Building climbing anchors is like painting a masterpiece. A splash of creativity here, a dash of technical skill there, and a bunch of creative and critical thinking mixed into it all. There is no such thing as a one size fits all anchor. Every route we climb is going to require a slightly different twist on the skills we already have dialed in. With more and more people venturing from the climbing gym to the outdoors, it’s more important now than ever to really understand technical climbing skills (especially anchors) and how to critically think about the technique or tool we have chosen to use in any given situation.
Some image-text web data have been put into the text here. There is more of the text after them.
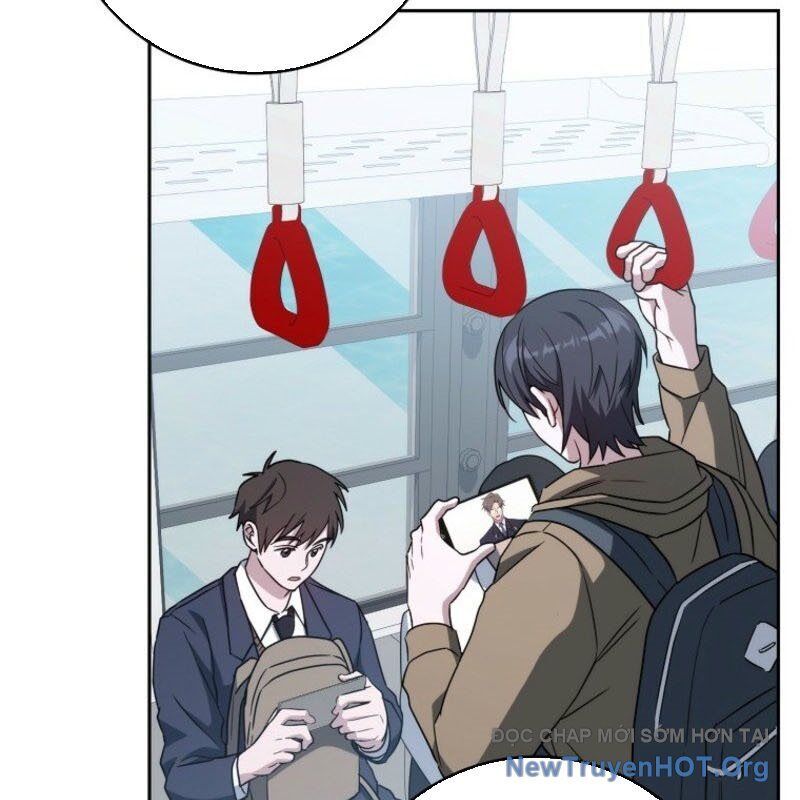 Cẩm Nang Dành Cho Top Ranker Chapter 41 - Trang 2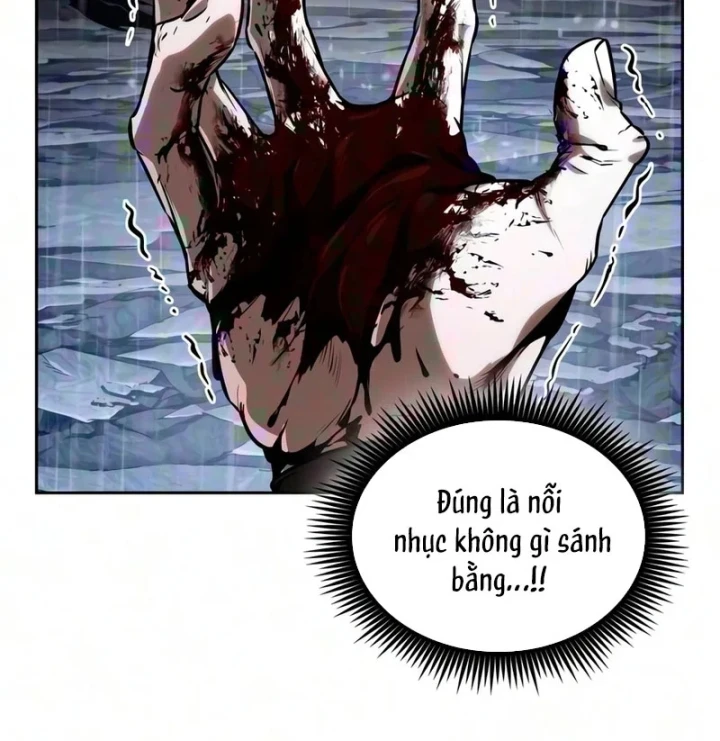 Ngã Lão Ma Thần Chapter 314 - 24
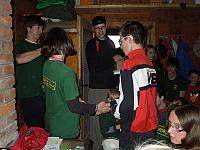 kadar 2014 (39)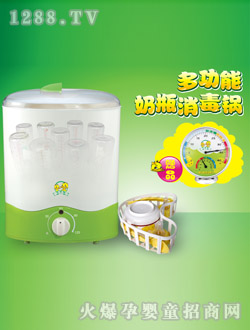 ؐؐ�������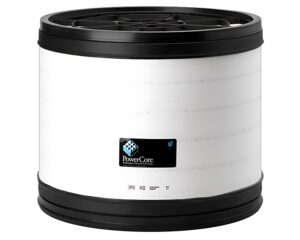 Donaldson® Primary Air Filter, Powercore (P631391)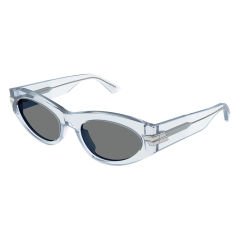 Bottega Veneta BV 1189S 003 53  Güneş Gözlüğü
In this blog post, I’ll dig a little deeper into three different types of sport climbing anchors and their uses, as well as the pros and cons of each one.
Not a bolted anchor, but still cool!
A Quick Refresher on Climbing Anchors
Simply put, anchors are what keep climbers attached to the wall. As a good rule, they have to be unquestionably strong given the terrain you’re climbing. Generally speaking, anchors are comprised of components, which make up legs, that all come together in what is called the master point or power point.
We can do a lot of things wrong throughout a day of climbing, but building strong anchors is not one of them. We also want to strive for simple and efficient anchors. What’s that old saying, “Keep it simple stupid?” I definitely feel like this applies to anchor building, especially when people are newer to the craft. There’s no sense in building the world’s most complex anchor when there are many simpler and more efficient solutions out there. Check out the picture below: what the heck is going on there? This anchor looks like it’s right out of a sci-fi movie! There’s probably a simpler and more efficient way to build an anchor with two bolts!
The Two Quickdraw Anchor
Ahh the classic two quickdraw anchor. Simple and effective, this anchor should be a staple in every climbers toolbox. It’s important to note that the carabiners which hold the rope should be opposite and opposed.
Maybe a better setup could look something like this:
The addition of the locker draw adds a lot of security to this anchor. Some people even use two locker draws instead of regular quickdraws here.
The Locking Master Carabiner
Sometimes, using cordellette or slings brings your masterpoint down to a level that is really tough to work from. Enter the Master Carabiner! This is a perfect anchor configuration for setups where we need to keep our masterpoint high but our anchor components are low down to the ground or ledge we’re standing on. We generally don’t see this style of anchor for single pitch cragging as it’s more often found on longer multipitch routes.
The Two Point Pre-Equalized Anchor
If you’ve ever taken an anchor building class, then you’ve probably seen this one. Heck, even if you’ve spent some time at the local crag or read an anchor building book, I bet you’ve seen a setup like this. This is considered by many to be the classic anchor with two legs, and a redundant masterpoint created by some sort of knot.
There you have it…three different ways to build an anchor off of a two bolt setup. Remember, every scenario is going to be a little different so we can mix and match techniques to suit the climb we’re on. Biggest takeaway? Unquestionably strong anchors!